Atendo uma adolescente que causa preocupação a sua mãe em razão de um suposto desvio de comportamento. Pergunto sobre o que percebe de motivo de preocupações. Responde que o que a deixa mais chateada, no momento, é que seu celular deu pau (estragou). Diante dessa resposta poderia supor que nesse mundo de tantas desigualdades e alvoroços sociais-econômicos e de comportamento de jovens, essa menina estaria desconectada do ambiente que a cerca. Optei, no entanto, pela feliz contemplação de que o motivo de sua chateação poderia ser removido com o simples conserto de seu aparelho de comunicação em rede ou, ainda melhor, pela troca dele afinal, como se pode querer que os adolescentes vivam sem rede de relacionamentos?
Interessante observar que nas feiras de livros os títulos mais comercializados tratam de autores que abordam temas de ajuda, autoajuda ou livros sobre religiosidade-espiritualidade. Ninguém quer saber de livros de história, economia, biografias ou outros. Por que será?

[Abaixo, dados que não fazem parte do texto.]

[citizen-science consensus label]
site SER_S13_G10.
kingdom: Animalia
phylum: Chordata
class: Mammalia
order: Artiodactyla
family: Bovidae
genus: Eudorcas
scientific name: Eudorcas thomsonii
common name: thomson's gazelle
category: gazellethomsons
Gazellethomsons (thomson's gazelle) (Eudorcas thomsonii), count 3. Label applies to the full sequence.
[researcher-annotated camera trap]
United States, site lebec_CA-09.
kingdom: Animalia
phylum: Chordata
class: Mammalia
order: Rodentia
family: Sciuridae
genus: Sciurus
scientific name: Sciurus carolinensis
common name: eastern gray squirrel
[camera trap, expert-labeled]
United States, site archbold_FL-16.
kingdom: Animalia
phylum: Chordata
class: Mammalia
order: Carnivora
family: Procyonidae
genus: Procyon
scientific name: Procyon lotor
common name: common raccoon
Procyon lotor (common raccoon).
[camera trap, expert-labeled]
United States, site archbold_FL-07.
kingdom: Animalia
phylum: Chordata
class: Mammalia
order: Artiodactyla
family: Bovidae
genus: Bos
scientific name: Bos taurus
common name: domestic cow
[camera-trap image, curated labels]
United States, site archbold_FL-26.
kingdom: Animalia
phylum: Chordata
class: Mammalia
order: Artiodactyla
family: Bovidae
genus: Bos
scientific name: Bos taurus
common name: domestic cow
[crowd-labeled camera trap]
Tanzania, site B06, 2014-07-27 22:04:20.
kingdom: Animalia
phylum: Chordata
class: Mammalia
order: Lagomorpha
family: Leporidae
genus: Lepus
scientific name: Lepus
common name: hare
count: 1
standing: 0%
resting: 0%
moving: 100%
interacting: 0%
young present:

Deve ser porque as pessoas buscam o que está definitivamente faltando a suas vidas e certamente não é a busca frenética informações econômicas ou históricas; as pessoas buscam estratos positivos para o cotidiano.
A adolescente em questão me fez lembrar de minha irmã que, carinhosamente chamamos de Bita. Ela é noveleira tal qual era minha mãe. Dia desses estava comentando sobre Luca (Paiulo Betti), Luca (Mario Gomes), Bertazzo (Nuno Leal Maia), Bina (Georgia Gomide) e Super Theo (Marcos Frota), personagens da novela Vereda (1983), parece que foi ontem. Rimos das aventuras dos simpáticos personagens, rimos tristemente, é verdade, porque lembravam minha mãe e esse era um mundo televisivo, bem diferente da realidade da vida de cada um de nós. A adolescente era preocupada com o celular, nada tinha de maior importância no momento. Pensei que ela estava com um problema, que é o que nomino sobre uma situação em que a resolução não está ao alcance da própria pessoa. Isso é um problema. Quando o incômodo pode ser resolvido sem ajuda de terceiros costumo dizer que já não é problema.
Então, poderíamos considerar que os livros mais vendidos são os que oferecem o que as pessoas buscam e o que buscam é simplesmente ideias de como aproveitar a vida e a maneira inteligente de superar problemas. As pessoas estão de saco cheio das coisas oferecidas pelos telejornais: roubalheiras, impunidades, sarcasmos. Talvez deixariam de ser chateação se pudéssemos deletá-los, talvez com o voto, não num messiânico personagem mas, numa figura de carne e osso que redima nossas esperanças. Onde encontrá-lo? Por enquanto, só nas novelas.